Berlin, November 7th, 2022 (The Berlin Spectator) — Friedrichstrasse (German spelling: Friedrichstraße) became a pedestrian zone experiment in August of 2020. A few modern day benches, flower buckets, a painted bike lane in both directions, and dozens of signs and barriers were put all over the place. But several issues surfaced. Today, the Senate said motorized traffic will be allowed back into Friedrichstrasse by November 22nd, 2022.
But, what sounds easy is actually complicated. A few days ago, Governing Mayor Franziska Giffey, a Social Democrat (SPD), and Berlin’s Senator of Mobility and the Environment, the Green politician Bettina Jarasch, started arguing in public.

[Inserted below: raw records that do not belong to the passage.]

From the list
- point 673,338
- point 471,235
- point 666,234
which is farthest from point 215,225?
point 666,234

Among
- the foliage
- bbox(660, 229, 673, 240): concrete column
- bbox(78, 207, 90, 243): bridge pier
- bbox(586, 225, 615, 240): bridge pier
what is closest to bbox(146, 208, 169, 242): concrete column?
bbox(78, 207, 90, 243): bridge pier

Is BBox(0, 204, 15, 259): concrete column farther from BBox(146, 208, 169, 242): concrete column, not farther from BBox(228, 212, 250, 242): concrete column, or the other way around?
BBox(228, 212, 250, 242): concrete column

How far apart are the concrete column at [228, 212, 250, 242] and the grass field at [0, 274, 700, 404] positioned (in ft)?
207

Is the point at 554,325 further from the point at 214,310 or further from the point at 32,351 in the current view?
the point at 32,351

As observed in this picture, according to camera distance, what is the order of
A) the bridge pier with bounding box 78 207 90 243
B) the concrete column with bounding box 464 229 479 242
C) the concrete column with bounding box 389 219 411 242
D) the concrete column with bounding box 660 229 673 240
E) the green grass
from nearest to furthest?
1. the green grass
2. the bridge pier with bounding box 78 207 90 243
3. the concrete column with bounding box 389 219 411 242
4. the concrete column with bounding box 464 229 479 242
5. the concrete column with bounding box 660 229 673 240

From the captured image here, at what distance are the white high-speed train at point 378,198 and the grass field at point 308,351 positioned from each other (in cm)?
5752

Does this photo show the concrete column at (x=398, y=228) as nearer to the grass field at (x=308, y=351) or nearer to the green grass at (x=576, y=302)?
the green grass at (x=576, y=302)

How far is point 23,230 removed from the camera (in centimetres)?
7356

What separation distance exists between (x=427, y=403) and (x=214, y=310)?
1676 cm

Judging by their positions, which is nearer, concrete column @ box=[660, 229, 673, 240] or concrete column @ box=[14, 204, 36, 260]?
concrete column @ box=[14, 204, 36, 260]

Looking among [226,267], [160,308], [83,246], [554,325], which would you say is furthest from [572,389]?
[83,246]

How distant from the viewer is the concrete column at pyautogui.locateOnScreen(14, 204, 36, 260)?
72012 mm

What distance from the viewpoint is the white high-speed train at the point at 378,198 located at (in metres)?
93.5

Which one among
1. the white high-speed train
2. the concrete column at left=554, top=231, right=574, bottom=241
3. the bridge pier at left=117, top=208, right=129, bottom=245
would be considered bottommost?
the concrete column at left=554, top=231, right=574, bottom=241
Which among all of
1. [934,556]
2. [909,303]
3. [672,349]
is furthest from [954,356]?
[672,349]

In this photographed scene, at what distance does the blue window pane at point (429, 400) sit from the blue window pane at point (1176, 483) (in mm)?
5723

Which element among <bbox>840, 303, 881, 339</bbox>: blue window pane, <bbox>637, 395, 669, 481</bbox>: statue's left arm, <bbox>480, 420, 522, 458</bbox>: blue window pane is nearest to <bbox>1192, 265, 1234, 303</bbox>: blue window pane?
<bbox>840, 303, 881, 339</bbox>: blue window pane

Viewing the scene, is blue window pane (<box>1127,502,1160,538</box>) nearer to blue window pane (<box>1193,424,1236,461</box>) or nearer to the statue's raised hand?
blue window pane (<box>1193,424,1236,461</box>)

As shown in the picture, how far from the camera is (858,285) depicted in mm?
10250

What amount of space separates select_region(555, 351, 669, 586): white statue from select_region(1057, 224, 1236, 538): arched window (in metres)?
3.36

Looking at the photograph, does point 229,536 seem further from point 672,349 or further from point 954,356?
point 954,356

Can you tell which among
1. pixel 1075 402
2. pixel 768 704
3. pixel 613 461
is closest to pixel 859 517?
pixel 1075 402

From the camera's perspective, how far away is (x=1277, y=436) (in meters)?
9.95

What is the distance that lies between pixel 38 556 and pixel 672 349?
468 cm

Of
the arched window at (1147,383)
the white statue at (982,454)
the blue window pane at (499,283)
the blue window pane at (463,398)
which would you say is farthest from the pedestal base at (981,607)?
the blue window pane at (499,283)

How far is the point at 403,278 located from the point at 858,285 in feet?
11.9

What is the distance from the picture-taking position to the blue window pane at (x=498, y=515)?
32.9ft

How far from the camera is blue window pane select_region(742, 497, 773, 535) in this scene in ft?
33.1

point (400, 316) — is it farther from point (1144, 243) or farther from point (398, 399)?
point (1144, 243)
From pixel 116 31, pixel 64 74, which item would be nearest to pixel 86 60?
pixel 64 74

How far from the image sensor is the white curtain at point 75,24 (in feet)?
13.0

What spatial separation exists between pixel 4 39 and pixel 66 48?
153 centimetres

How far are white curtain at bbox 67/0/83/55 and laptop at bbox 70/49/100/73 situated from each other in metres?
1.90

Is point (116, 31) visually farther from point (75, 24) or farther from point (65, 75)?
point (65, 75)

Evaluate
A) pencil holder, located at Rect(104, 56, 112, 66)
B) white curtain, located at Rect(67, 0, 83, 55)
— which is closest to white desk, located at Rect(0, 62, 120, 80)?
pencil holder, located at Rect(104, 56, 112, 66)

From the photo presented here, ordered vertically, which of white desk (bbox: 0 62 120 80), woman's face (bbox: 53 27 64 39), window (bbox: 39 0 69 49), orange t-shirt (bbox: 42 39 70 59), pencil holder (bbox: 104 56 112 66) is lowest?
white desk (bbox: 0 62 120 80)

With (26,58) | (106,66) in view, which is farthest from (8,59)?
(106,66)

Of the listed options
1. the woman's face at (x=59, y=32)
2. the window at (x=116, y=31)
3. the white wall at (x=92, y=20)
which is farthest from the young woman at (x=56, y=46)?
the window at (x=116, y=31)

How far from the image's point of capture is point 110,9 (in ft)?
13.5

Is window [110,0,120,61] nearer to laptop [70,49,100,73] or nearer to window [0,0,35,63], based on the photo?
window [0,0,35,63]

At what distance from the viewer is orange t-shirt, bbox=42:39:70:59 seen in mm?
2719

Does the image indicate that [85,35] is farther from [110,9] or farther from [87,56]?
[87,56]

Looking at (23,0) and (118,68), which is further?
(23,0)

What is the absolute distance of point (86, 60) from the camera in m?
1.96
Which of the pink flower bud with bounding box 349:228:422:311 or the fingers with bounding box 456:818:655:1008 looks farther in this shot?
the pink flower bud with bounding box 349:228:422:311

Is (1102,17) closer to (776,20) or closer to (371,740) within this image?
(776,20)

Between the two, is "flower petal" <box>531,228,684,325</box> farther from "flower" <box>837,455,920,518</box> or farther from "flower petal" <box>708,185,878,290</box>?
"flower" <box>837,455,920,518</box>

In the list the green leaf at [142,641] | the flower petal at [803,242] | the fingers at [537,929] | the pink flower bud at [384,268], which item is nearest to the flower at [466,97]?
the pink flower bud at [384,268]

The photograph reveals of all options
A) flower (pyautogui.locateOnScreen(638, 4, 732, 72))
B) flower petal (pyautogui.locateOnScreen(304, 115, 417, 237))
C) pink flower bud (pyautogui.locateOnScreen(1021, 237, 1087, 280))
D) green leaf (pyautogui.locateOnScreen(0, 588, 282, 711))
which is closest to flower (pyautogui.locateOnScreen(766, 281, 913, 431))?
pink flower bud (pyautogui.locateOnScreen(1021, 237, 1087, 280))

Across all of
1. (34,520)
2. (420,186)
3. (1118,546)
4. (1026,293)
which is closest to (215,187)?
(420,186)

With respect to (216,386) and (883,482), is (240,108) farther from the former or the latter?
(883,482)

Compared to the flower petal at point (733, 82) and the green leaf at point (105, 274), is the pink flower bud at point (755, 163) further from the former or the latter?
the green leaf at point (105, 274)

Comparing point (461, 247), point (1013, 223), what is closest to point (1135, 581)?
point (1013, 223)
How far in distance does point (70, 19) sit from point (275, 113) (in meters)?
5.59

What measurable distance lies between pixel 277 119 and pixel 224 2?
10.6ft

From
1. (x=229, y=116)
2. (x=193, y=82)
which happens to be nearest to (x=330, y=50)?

The subject they were fighting about was Friedrichstrasse, and the fact that Berlin’s 2021 state elections need to be repeated soon, did not exactly have a deescalating effect. If the latest polls are accurate, Bettina Jarasch might (or might not) replace Franziska Giffey as Governing Mayor soon.
But let’s get back to Friedrichstrasse: The experiment is supposed to end in two weeks from now, which is what Berlin’s Administrative Court told the Senate to do. According to the verdict, there has not been a legal reason to keep the pedestrian zone since the experiment officially ended months ago. Therefore, the street needed to be opened to motorized traffic within two weeks.
It will happen. But this does not mean Mrs. Jarasch and the Greens will give up on their failed pedestrian zone experiment. The opposite is the case. Her Senate Department announced a permanent pedestrian zone. As a first step, Bettina Jarasch intends to turn a parallel street, Dorotheenstrasse, into a bicycle street. That way, cyclists will not clash with pedestrians in Friedrichstrasse anymore, once it will be turned into a permanent pedestrian zone.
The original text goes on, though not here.